Mon jeune moi avait lancé la baguette sur le vieil homme. L’instant d’après, il concentra un dense tourbillon de mana dans sa main et le renvoya vers elle sous forme de sortilège. C’était un travail incroyablement rapide — presque surhumain — et je doute d’en être capable même aujourd’hui.

Je voulais lui dire de ne pas lancer un tel sort sur un enfant, mais c’était inutile.

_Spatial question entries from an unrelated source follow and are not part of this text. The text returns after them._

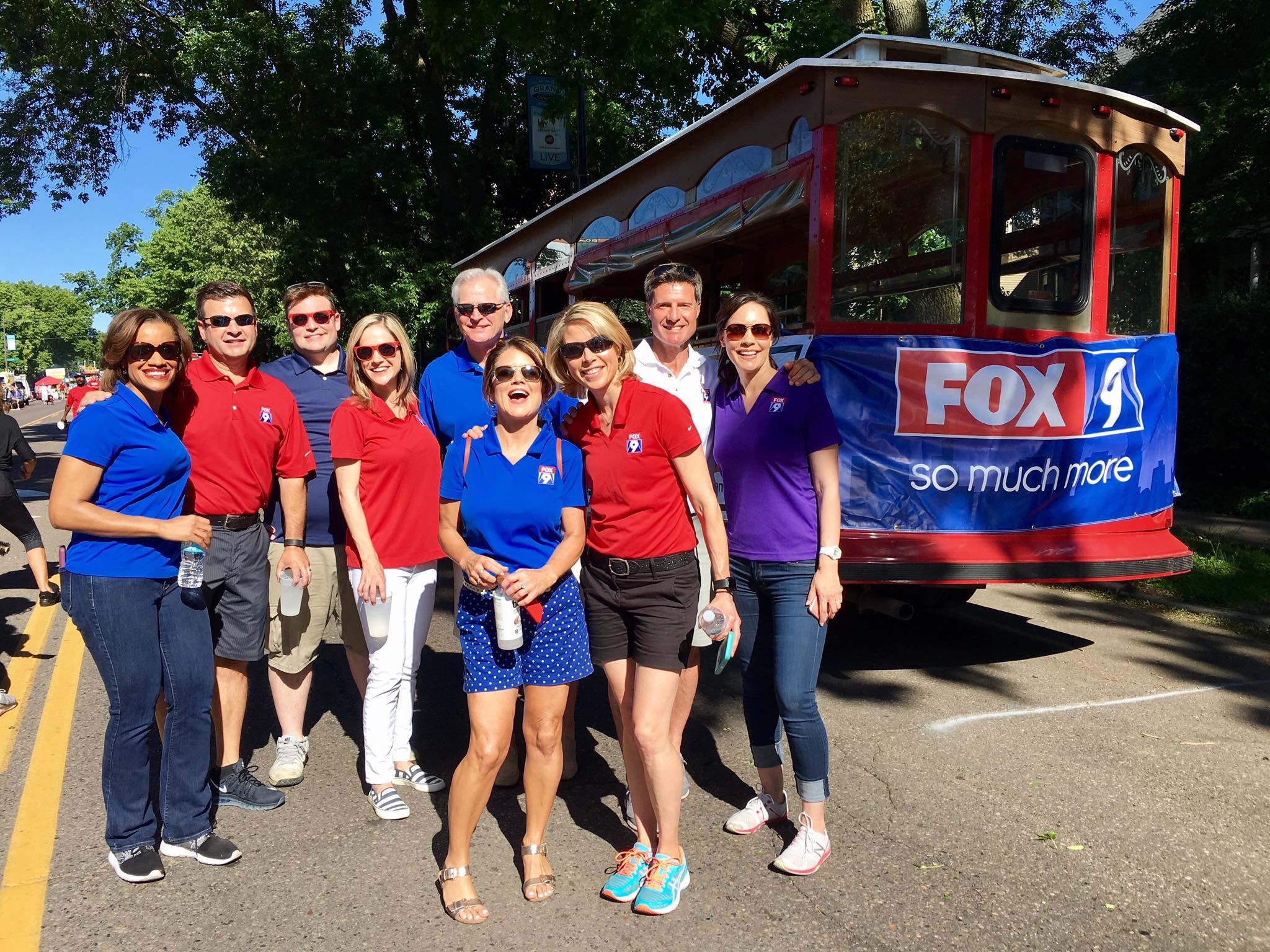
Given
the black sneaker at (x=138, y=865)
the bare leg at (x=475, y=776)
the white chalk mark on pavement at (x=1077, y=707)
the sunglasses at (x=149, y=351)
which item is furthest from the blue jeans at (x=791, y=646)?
the black sneaker at (x=138, y=865)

Il effleura l’oreille de ma cadette, qui s’était évanouie lorsque le sort avait traversé le mur derrière elle.

« Lequel d’entre nous est vraiment le plus têtu ? Bon sang, mon enfant… »

Après s’être assuré qu’elle n’était pas gravement blessée, mon vieux mentor répara le trou dans le mur et utilisa un sort pour envoyer mon jeune moi sur un lit.

« Je pense que c’est nous deux, honnêtement…, » murmurai-je, incapable de me retenir.

L’instant d’après, la vue changea. Cette fois, c’était…

« Le bureau de l’administration de la première université… »

Maintenant, c’est l’endroit où je travaillais.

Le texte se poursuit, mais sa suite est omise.